**Reading text**
————
# quick shutdown tip



## TypeSK (Mar 16, 2002)

here is a quick tip (if you know about im, sorry)

this works for all versions of windows

instead of shutting down the comp via start>shutdown>shutdown .... you can add a desktop or start menu shortcut to have a one click shutdown shortcut....just use this as the shortcut:

Win95, Win98, WinME:
C:\WINDOWS\RUNDLL.EXE user.exe,exitwindows

Win2000, winNT, WinXP:
SHUTDOWN -s -t 01

.:edit:. 
added shortcut for WinXP, Win2k, and WinNT


----------



## CellarDweller (Feb 28, 2002)

Hey, great tip!

Just so I'm clear, though, what I do is go to my desktop, right click and choose New Shortcut, then enter the above path into the Command Line field, choose a name for the shortcut, and click Finish. The new shortcut icon on my desktop will shut down my comp. Right?


----------



## TypeSK (Mar 16, 2002)

yes, it will shut down the computer .... :-D


----------



## joe2cool (Feb 7, 2002)

Hi !! tried your tip, my O/S IS WIN ME. After creating shortcut on desktop then clicking on it for cloing down all i got was 'error in user.exe missing entry'.  

Can anyone help  

Your help is appreciated


----------



## TypeSK (Mar 16, 2002)

hmmm, space between rundll.exe and user.exe right? i dont know....maybe some people on here can help ....


----------



## dina16 (Apr 14, 2002)

I'm running Win98 and this tip worked like a charm for me.

Thanks for adding to my computer know-how, not to
mention ease of operation.

Dina


----------



## buck52 (Mar 9, 2001)

joe2cool

Just for the heck of it try this line
it's the one I use

C:\WINDOWS\RUNDLL32.EXE User,ExitWindows
buck


----------



## Tx Kid (Apr 18, 2002)

Type SK,

Waiting on you to post instructions for this tip for XP .Thanx.


----------



## TypeSK (Mar 16, 2002)

TX kid

sorry, i havent found one yet....i found this tip through The Screensavers on TechTV .... they posted it for win95-win2k ... im searching around for winXP now....ill post as soon as i find it .... 

ill post the win2k/winNT and then try that out and see if it works?


----------



## TypeSK (Mar 16, 2002)

ok guys, here it is for win2k, winNT, AND winXP also!

SHUTDOWN -s -t 01

found out it also works with winXP , so here ya guys go! ill post this back in my original post also .....
————
**Data section**
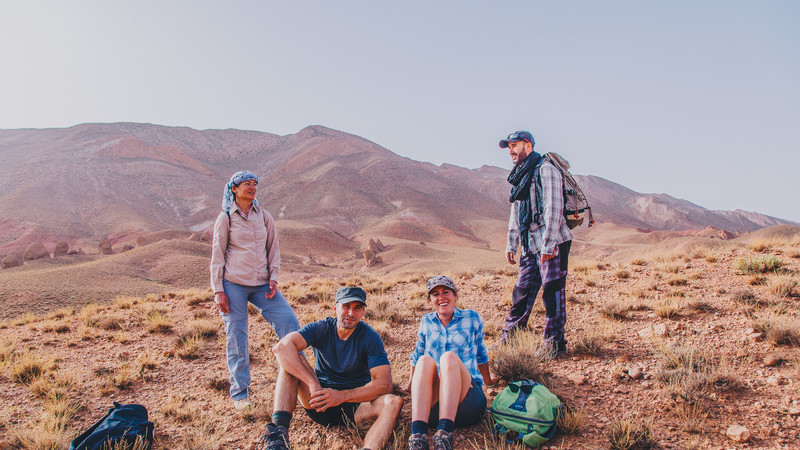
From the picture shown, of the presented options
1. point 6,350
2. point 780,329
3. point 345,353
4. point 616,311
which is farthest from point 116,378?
point 780,329

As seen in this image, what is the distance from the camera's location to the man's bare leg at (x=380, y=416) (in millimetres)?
2912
————
**Exercise tasks**
- A) Copy the shutdown tip thread from "Hi !! tried" to "user.exe missing entry'.", substituting "taskbar" for "desktop".
- B) In the shutdown tip thread, what error message did joe2cool get after clicking the shortcut on Windows ME?
The records are separate material and have no connection to the shutdown tip thread.

**Task-by-task results**
- A)
Hi !! tried your tip, my O/S IS WIN ME. After creating shortcut on taskbar then clicking on it for cloing down all i got was 'error in user.exe missing entry'.

- B) 'error in user.exe missing entry'